Passado o sucesso do acústico, todos diziam com naturalidade, que
era hora de recomeçar, se reinventar outra vez. O problema é que ninguém
imaginava que ali, essa vocação viraria sentença.
Foi um longo caminho até a volta ao estúdio em 2002. A perda de
Lucy, do movimento das pernas e de parte da memória, obrigou Herbert e
todos ao redor a redimensionarem gestos que, antes, pareciam banais. As
histórias de como a amizade de Bi e Barone e dos estímulos a memória
pela música e pelo afeto foram fundamentais à sua recuperação são
emocionantes. A desgastada expressão “lição de vida” soa inevitável
diante da volta desses caras às nossas próprias vidas. À nossa turma.

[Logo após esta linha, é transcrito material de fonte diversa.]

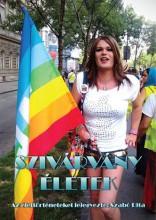 SZIVÁRVÁNY ÉLETEK - Ebook - SZABÓ RITA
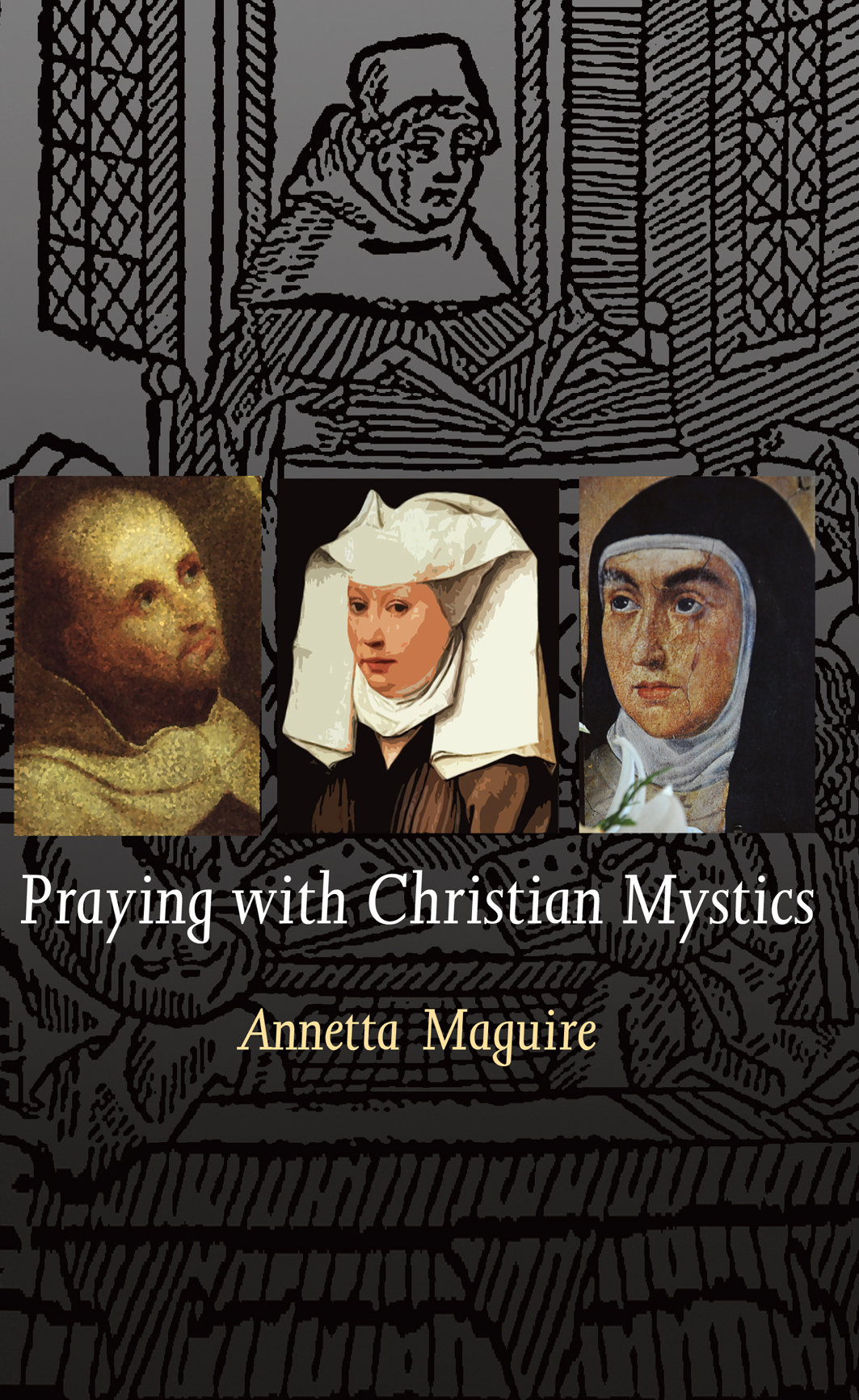 Praying with the Christian Mystics: An Introduction to the Life and Writings of Four Christian Mystics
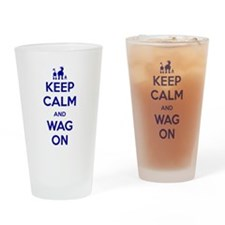 Keep Calm and Wag On Drinking Glass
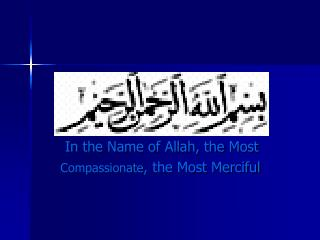 In the Name of Allah, the Most Compassionate , the Most Merciful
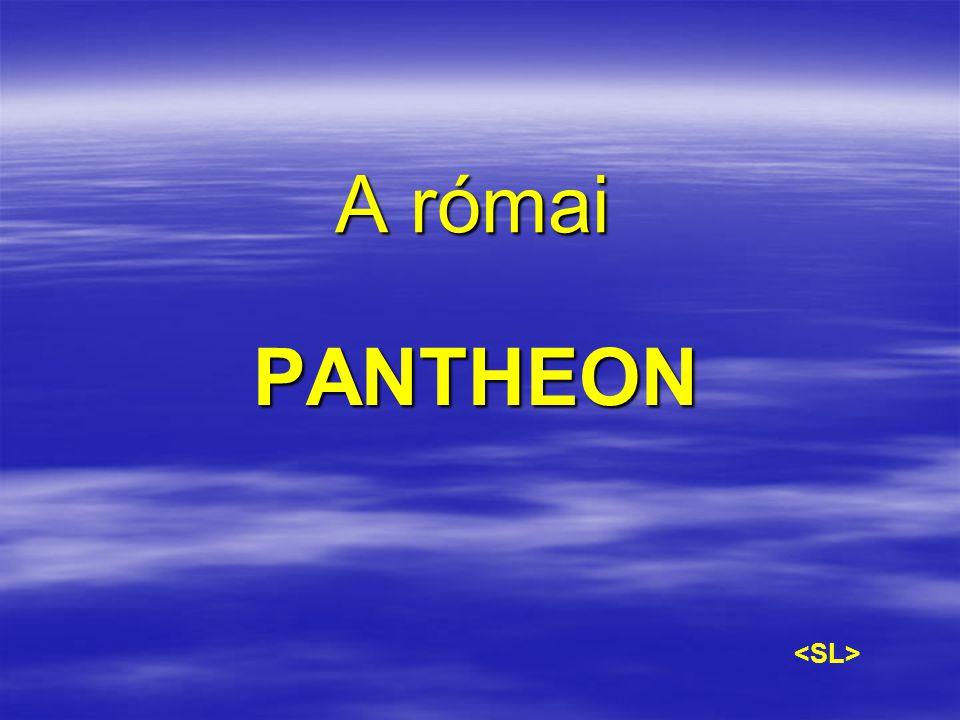 A római PANTHEON <SL>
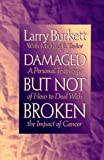 Damaged but Not Broken, Larry Burkett and Mike Taylor, 0802482422
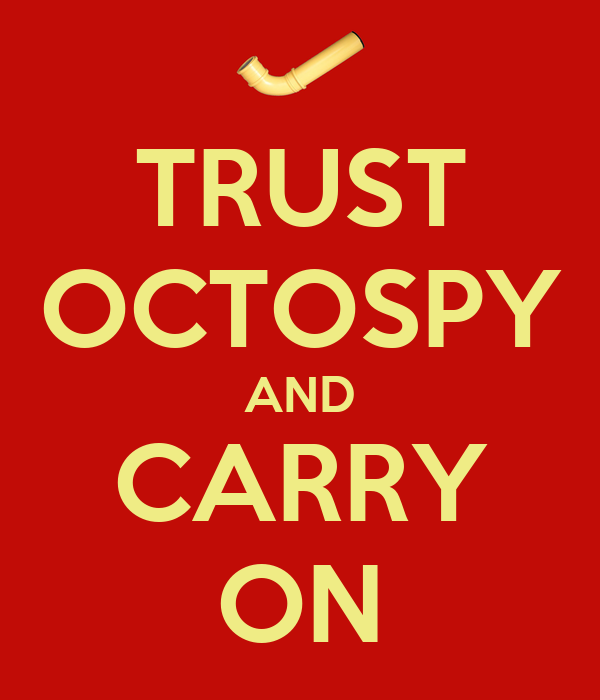 TRUST OCTOSPY AND CARRY ON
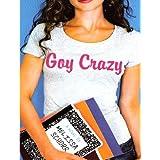 Goy Crazy (English Edition)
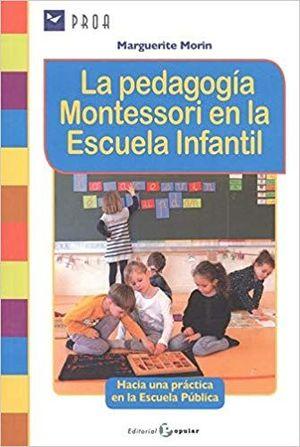 PEDAGOGÍA MONTESORI EN LA ESCUELA INFANTIL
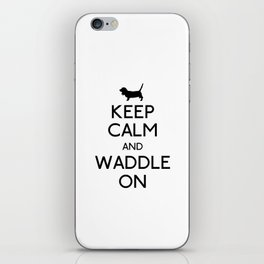 Keep Calm and Waddle On iPhone Skin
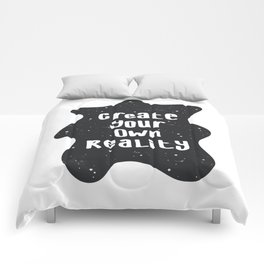 Create Your Own Reality Comforters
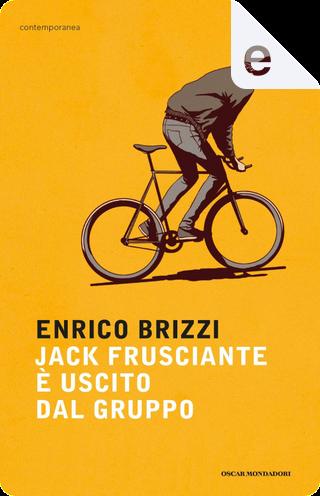 Jack Frusciante è uscito dal gruppo by Enrico Brizzi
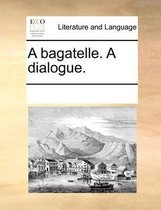 A Bagatelle. a Dialogue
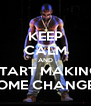 KEEP CALM AND START MAKING SOME CHANGES - Personalised Poster A4 size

Nessa hora, a conta com esses sujeitos fica impagável.
“Longo Caminho”, o primeiro álbum pós-acidente, mostrou onde a
banda estava antes da pausa forçada. Uma turnê visceral e intensa em
emoções cortou o país para comemorar o reencontro com a vida. Cercados
de amigos, no palco e na plateia, nos deram o CD e DVD “Uns dias”. Sem
parar, emendaram no álbum “Hoje”, que comprovou que a capacidade
criativa dos três permanecia intacta e pulsante. Em seguida, mais festa.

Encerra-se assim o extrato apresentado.